Year-end is as good a time as any to rebalance mutual fund holdings, although there is a consensus that a particular time is not as important as the fact that it gets done.
An annual evaluation is important and year-end can be a convenient time of year to rebalance fund holdings, according to Harry Greyard, a certified financial planner with Waddell & Reed in Charlotte, N.C.
When and how funds are rebalanced depends on when a client is going to need the money, Greyard says.
If a client is 20 to 30 years away from retirement, it is important to revisit the portfolio, but it is not as critical as if someone is near retirement and will need that income to live on.
Two factors he considers are the client’s need and risk tolerance. Rebalancing is important because it helps maintain diversification, he adds.
However, care needs to be taken to ensure that rebalancing does not become the focus. “Your long-term goal is what is important. Rebalancing is what helps you get there,” Greyard continues.
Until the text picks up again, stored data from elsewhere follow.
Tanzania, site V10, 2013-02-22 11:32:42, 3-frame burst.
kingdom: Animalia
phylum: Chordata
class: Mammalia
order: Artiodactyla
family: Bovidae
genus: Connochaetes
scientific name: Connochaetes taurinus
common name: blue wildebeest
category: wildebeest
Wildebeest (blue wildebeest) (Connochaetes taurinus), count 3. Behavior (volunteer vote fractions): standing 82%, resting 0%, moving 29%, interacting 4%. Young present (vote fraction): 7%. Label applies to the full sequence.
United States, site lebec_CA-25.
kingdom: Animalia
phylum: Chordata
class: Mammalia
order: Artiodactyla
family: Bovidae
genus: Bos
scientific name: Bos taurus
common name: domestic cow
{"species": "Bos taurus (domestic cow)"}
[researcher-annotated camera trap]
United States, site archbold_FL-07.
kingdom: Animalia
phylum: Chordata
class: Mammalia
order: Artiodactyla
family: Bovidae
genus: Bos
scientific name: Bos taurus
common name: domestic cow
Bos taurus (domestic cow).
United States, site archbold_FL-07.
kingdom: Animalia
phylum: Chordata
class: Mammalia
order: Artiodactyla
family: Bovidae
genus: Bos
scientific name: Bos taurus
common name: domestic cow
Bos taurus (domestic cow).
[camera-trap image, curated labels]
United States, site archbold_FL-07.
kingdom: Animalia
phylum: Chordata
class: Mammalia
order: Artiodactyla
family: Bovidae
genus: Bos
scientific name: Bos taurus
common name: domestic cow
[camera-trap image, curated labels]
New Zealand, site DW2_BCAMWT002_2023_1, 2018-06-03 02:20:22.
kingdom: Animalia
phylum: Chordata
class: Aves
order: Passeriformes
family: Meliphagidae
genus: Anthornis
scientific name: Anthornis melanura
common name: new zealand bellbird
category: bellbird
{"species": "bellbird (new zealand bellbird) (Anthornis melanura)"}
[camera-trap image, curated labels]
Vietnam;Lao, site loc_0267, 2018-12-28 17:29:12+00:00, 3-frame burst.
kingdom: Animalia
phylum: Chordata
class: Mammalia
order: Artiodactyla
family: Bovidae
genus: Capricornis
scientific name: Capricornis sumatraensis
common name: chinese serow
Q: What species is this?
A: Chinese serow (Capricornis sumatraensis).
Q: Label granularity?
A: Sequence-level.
David Cowles, a certified financial planner with Boone Financial Advisors in San Francisco, says rebalancing is an important tool for his firm because of its focus on asset allocation.
While year-end rebalancing of a client’s mutual fund portfolio is one approach, he says immediate action may be a better tack.
For example, he explains, if your client ends up with 80% in mutual fund equities in July and you wait the five months until year-end, “if the market falls out of the cradle, you’re taking a big loss.
“That’s why you hire us–for the discipline of rebalancing,” he says. Allocation goes against human emotion and enforces the idea of selling high and buying low, Cowles adds.
However, he continues, rebalancing mutual fund portfolios comes at two costs: a tax and a transaction cost.
Cowles says tax costs can be minimized by rebalancing within an IRA account.